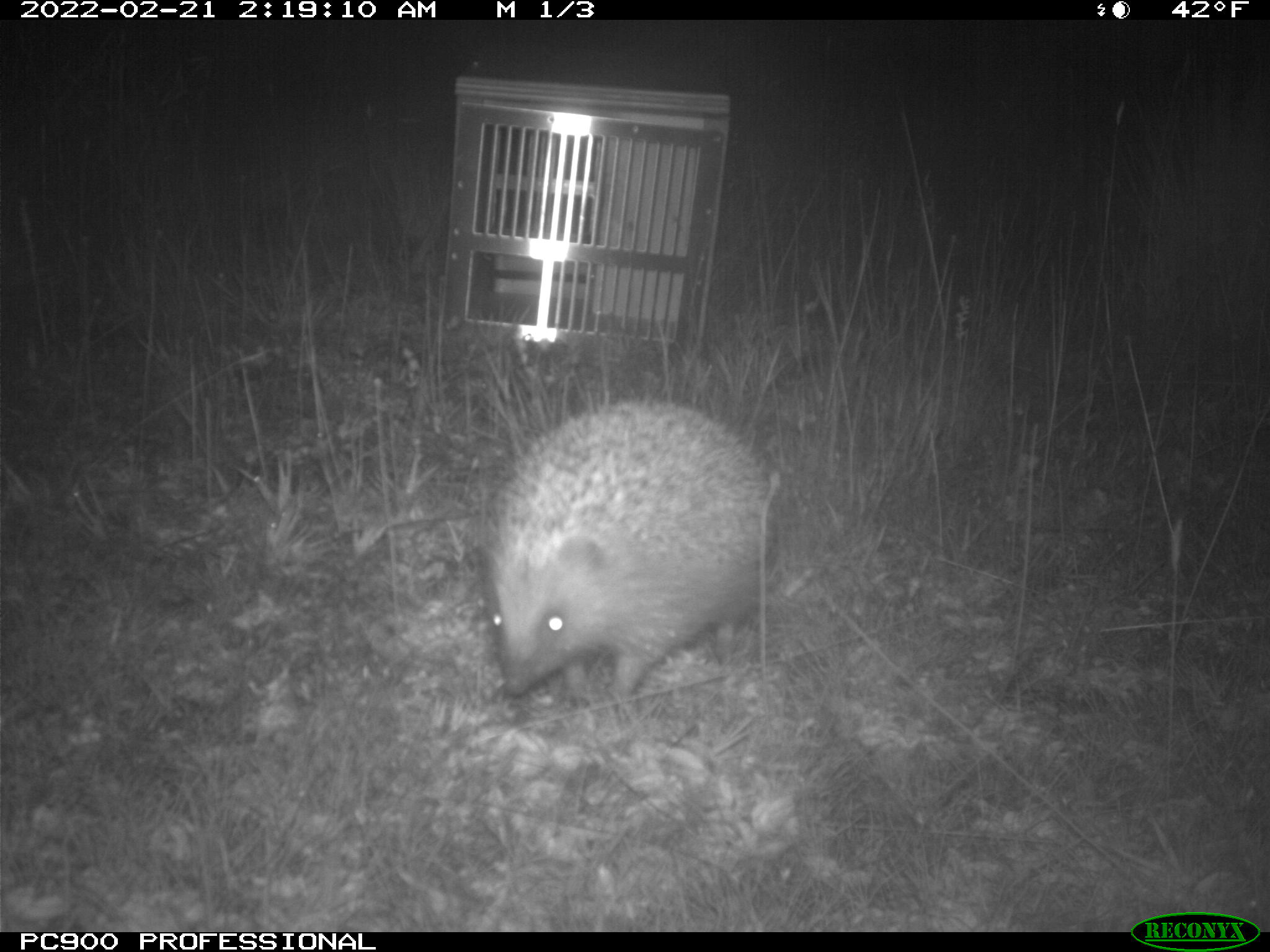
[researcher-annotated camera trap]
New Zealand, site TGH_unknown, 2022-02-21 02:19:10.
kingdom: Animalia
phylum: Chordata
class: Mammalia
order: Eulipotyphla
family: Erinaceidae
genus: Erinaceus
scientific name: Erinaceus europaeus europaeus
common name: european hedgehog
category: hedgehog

━━━━━━

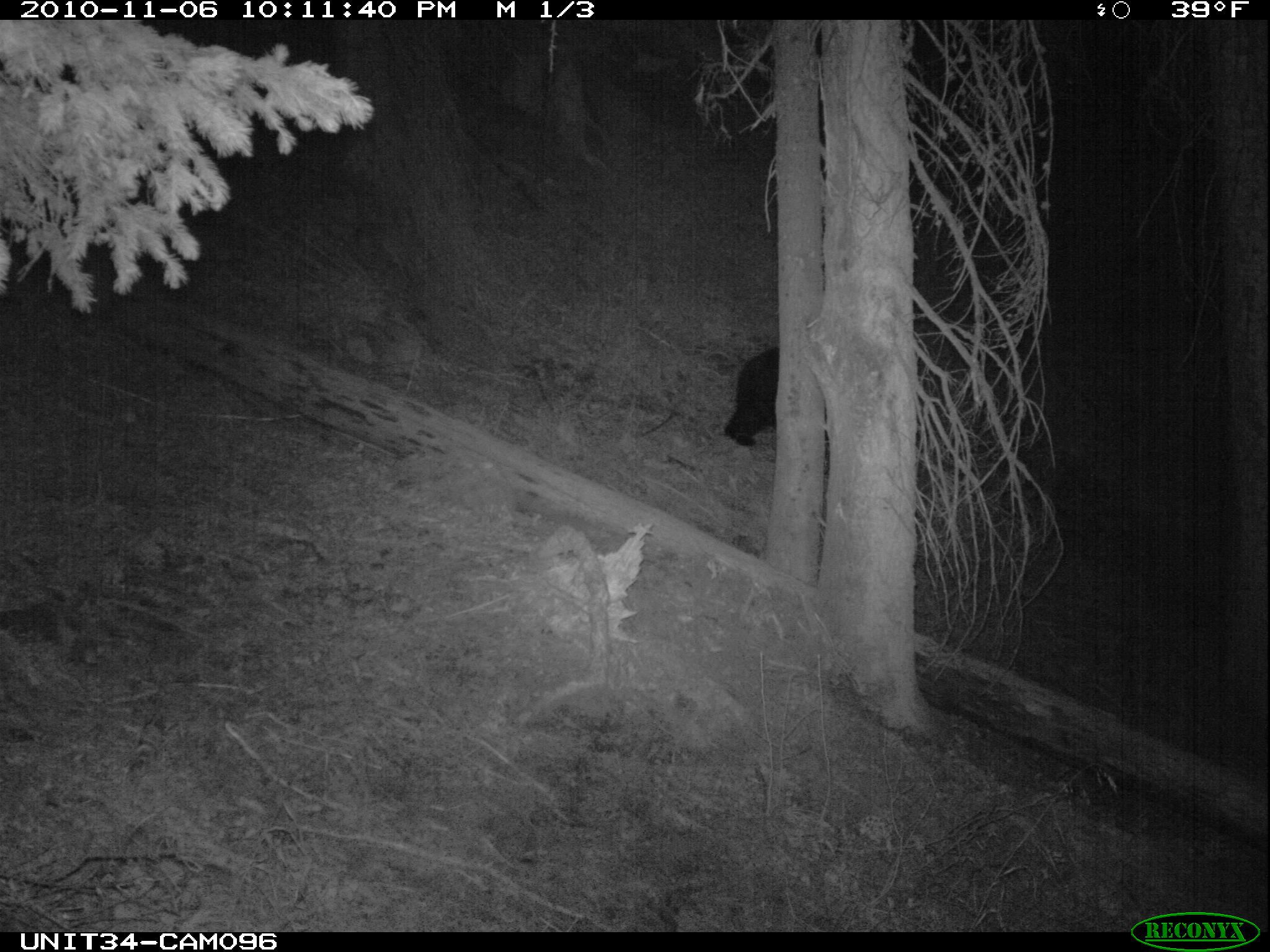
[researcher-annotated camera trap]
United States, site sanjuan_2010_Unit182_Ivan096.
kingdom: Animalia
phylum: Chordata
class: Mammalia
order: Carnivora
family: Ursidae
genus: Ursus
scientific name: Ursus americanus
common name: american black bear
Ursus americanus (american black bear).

━━━━━━

▸ **What to do**
The listing above holds a line with "New Zealand, site" and a line with "category: hedgehog". Print the stretch from the first through the second, exactly and alone.

▸ **Result of this exercise**
New Zealand, site TGH_unknown, 2022-02-21 02:19:10.
kingdom: Animalia
phylum: Chordata
class: Mammalia
order: Eulipotyphla
family: Erinaceidae
genus: Erinaceus
scientific name: Erinaceus europaeus europaeus
common name: european hedgehog
category: hedgehog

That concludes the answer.